A FORMER Royal Mail postman has been found guilty of a £7,000 benefit fraud after he failed to declare his company pension.
Christopher Blythin, 59, was found guilty of one count of dishonestly failing to notify the Department for Work and Pensions (DWP) of a change in circumstance, and two counts of dishonestly failing to notify Cheshire West and Chester Council (CWaC) of a change in circumstances.
Blythin was found by West Cheshire magistrates to have dishonestly claimed £172.29 in income support, £5,558.73 in housing support and £1,442.44 in council tax benefit – a total of £7,173.46 – between July 2010 and August 2012.
Prosecuting, Carolyn Viviani told the Chester court the issue was whether Blythin had acted dishonestly because he had already acknowledged he should have told the DWP he was receiving his £70 per week pension from the Post Office as well as a £20,000 cash lump sum.
Mrs Viviani said when Blythin started receiving his pension in July 2010 he was no longer eligible for his income support, which came to £2.31 a week.
The court also heard Blythin also received a cash lump sum of £20,000 which was left undeclared which made him ineligible for his housing benefit and council tax benefit.
Mrs Viviani said Blythin had admitted in an interview with DWP fraud investigator Colin Peake that it was dishonest to have claimed the money but his defence barrister, Peter Barnett, said the investigators were asking a “leading question”.
Mr Barnett said Blythin was suffering from bipolar disorder and had been signed off on long-term sick.

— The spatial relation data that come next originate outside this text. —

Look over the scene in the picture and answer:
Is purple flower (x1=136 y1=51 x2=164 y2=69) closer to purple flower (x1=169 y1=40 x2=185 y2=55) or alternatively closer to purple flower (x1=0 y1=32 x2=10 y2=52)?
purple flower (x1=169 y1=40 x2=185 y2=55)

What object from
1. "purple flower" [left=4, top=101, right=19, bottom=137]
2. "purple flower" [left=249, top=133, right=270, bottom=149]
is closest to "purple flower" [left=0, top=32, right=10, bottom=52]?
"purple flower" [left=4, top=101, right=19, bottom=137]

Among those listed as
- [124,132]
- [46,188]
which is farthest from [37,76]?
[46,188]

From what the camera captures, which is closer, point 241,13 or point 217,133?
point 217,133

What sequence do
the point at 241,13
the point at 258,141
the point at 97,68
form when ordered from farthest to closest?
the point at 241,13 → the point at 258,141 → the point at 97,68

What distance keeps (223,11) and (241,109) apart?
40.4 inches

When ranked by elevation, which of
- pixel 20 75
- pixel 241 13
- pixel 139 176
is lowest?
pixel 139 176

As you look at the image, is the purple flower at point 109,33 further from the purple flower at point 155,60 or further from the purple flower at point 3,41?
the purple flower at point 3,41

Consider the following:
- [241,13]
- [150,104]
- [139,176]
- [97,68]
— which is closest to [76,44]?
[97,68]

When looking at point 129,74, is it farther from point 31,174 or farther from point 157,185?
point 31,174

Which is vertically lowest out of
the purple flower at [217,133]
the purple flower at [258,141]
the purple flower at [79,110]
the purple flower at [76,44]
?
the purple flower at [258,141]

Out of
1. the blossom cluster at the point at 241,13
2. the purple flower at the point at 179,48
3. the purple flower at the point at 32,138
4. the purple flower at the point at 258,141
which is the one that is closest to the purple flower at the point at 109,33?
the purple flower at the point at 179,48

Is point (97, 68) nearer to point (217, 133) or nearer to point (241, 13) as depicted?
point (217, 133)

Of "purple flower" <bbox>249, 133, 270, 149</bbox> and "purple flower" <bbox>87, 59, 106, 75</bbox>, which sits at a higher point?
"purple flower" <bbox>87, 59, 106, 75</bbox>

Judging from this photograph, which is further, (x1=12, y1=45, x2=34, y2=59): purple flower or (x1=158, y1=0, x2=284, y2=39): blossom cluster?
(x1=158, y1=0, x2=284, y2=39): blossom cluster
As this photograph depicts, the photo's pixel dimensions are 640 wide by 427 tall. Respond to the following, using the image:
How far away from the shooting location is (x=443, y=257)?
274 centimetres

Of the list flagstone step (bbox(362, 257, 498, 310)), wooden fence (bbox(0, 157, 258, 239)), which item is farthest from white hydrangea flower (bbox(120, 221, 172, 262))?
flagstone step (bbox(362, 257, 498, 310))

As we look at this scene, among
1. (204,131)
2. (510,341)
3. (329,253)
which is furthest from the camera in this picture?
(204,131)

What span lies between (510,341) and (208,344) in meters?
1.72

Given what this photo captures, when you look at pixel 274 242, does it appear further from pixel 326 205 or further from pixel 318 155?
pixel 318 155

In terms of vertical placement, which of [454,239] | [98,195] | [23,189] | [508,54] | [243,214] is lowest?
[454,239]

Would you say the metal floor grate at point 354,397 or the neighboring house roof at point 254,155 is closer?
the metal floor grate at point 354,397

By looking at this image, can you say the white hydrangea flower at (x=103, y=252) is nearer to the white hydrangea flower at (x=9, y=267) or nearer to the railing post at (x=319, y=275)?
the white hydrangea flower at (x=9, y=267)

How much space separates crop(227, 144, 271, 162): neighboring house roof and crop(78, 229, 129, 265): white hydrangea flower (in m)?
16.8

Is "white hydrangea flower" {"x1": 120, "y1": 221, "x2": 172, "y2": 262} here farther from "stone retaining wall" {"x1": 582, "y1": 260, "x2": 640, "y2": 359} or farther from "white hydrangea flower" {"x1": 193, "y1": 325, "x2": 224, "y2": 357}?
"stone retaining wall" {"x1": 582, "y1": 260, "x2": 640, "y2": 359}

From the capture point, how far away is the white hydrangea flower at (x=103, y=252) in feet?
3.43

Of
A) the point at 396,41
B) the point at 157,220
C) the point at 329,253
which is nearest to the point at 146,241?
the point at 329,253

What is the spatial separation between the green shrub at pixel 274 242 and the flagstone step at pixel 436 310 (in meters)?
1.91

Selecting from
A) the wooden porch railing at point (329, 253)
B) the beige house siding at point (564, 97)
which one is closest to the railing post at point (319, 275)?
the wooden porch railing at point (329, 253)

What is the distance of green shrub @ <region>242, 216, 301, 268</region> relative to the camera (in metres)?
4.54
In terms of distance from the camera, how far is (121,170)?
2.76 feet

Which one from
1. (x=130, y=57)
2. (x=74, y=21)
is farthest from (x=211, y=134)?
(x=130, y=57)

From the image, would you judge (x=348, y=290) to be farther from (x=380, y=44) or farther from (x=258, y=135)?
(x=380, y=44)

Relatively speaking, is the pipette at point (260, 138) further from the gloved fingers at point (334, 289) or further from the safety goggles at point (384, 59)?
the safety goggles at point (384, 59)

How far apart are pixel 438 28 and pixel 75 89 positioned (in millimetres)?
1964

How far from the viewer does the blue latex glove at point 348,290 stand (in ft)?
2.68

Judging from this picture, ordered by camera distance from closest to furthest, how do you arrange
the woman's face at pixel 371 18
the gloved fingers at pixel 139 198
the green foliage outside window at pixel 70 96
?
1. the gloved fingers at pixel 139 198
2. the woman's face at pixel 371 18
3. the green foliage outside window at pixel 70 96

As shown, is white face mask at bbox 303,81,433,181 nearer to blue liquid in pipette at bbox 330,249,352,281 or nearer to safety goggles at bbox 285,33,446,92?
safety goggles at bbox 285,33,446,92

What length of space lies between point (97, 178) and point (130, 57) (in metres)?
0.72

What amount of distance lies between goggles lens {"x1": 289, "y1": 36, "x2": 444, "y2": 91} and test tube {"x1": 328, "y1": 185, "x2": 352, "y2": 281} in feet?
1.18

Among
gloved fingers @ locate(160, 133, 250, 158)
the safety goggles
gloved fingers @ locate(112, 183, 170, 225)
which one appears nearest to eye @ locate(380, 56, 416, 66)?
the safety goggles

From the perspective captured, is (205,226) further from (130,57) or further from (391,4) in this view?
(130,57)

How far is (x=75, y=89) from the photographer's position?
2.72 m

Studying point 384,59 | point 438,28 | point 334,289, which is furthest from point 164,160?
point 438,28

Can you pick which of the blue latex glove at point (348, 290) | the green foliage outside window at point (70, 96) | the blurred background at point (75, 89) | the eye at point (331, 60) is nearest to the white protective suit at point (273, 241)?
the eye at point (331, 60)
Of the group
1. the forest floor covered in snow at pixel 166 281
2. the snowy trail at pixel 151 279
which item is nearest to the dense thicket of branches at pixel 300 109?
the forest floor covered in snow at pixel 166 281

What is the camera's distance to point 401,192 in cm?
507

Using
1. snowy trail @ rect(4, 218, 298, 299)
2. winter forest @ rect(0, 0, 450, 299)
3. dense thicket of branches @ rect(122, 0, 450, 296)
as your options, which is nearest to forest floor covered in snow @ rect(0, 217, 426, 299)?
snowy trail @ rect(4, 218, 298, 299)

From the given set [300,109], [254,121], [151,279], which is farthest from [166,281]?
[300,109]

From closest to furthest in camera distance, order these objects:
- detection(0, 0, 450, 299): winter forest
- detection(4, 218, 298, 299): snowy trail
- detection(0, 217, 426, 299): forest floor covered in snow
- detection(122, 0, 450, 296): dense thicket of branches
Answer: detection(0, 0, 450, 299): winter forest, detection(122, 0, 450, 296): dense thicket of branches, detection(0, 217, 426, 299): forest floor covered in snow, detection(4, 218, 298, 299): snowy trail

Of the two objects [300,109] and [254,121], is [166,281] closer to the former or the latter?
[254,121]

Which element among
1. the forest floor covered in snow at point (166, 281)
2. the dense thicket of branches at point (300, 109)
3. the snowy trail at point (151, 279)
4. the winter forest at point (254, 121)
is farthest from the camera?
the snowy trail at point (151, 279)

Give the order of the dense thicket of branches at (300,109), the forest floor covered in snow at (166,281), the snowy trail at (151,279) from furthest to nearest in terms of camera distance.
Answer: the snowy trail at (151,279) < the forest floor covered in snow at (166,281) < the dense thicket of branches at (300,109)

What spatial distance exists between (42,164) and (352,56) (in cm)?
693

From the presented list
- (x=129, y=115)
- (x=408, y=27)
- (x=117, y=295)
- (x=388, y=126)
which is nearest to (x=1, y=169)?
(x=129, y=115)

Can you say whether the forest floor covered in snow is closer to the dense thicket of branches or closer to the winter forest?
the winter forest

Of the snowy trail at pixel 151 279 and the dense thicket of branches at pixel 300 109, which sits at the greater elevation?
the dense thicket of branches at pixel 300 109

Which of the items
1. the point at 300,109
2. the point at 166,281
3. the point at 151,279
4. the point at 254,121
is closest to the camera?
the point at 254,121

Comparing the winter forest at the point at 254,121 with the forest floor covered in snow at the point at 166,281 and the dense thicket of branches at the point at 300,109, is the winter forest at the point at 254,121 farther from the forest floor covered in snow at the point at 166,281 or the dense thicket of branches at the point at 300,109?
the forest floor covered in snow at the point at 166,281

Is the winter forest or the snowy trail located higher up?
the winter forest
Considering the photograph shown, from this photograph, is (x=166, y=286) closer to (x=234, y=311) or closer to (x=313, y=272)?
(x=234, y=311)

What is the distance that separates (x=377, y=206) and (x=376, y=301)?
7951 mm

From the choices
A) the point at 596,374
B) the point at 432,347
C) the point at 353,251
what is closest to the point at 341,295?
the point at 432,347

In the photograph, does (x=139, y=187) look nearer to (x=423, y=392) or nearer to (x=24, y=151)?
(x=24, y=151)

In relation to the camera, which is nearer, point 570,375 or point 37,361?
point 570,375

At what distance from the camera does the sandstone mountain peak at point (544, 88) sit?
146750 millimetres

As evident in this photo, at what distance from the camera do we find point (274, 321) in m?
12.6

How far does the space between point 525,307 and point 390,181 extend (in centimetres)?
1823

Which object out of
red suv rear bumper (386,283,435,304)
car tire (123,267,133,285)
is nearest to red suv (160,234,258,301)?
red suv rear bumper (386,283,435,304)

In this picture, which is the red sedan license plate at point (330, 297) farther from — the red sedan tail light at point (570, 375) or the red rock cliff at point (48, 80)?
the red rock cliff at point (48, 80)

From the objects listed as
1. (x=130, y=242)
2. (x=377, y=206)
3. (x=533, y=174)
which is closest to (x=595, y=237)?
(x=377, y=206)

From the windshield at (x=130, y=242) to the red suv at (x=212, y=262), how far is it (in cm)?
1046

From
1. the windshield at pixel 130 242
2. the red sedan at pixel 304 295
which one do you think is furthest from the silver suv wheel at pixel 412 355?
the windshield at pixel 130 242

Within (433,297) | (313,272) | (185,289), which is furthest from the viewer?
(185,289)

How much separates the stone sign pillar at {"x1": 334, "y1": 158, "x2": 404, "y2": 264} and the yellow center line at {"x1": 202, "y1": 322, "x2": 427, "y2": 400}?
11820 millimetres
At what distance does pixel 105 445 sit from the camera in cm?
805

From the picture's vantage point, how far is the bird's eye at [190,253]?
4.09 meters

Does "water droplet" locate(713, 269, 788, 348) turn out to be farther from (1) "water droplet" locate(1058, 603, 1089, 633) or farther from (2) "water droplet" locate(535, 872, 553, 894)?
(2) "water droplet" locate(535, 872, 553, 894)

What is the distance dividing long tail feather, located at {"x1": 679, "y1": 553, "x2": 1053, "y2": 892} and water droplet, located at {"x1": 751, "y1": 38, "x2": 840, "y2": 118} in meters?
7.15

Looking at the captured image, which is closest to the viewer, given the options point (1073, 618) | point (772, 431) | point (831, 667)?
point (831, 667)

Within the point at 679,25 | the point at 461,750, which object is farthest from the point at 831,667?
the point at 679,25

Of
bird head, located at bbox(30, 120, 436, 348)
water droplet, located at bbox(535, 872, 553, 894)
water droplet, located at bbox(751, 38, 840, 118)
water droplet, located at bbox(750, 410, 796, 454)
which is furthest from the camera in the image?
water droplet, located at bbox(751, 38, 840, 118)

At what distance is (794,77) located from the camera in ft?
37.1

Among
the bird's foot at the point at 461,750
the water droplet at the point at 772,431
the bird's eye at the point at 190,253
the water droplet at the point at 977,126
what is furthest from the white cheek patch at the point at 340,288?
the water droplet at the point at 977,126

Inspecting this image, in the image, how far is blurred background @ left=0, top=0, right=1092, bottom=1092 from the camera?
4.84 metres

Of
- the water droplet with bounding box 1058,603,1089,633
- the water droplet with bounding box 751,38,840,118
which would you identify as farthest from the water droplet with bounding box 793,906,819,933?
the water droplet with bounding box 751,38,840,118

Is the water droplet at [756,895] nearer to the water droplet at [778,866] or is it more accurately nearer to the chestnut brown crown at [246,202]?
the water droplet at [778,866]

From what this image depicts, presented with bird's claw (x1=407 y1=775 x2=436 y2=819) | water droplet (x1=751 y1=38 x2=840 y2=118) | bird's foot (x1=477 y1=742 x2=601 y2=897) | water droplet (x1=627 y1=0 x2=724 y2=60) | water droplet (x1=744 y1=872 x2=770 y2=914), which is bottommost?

He said Blythin was easily suggestible and when asked by Mr Peake in the interview whether he thought it was dishonest to have claimed the money, he replied “yes”.
Blythin said he was diagnosed with bipolar in 2005 and has been signed off since 2006 because he was hearing voices which had led him to attempt suicide a number of times.
He said he started claiming benefits in 2006 and had only ever filled in one form. He said he only thought he had to tell DWP if there was a change in his medical condition and said he had not read the terms and conditions because “he never does”.
He said when he first got his pension through he went to DIAL House, a charity which helps disabled people, and an adviser there told him he could earn up to £96 a week without it being declared.
When asked about the £20,000 he was given as a lump sum, he said he had paid off debts and helped his son get through university and the money had all gone now.
The court heard Blythin had worked as a Royal Mail postman for 25 years and was of previous good character.
Magistrates found Blythin guilty of dishonestly failing to notify a change in circumstances and sentenced him to a six-week curfew between 7pm and 7am, ordered him to pay £240 costs and a victim surcharge of £60.
They were told Blythin had already begun to pay back the money and has so far paid back about £500.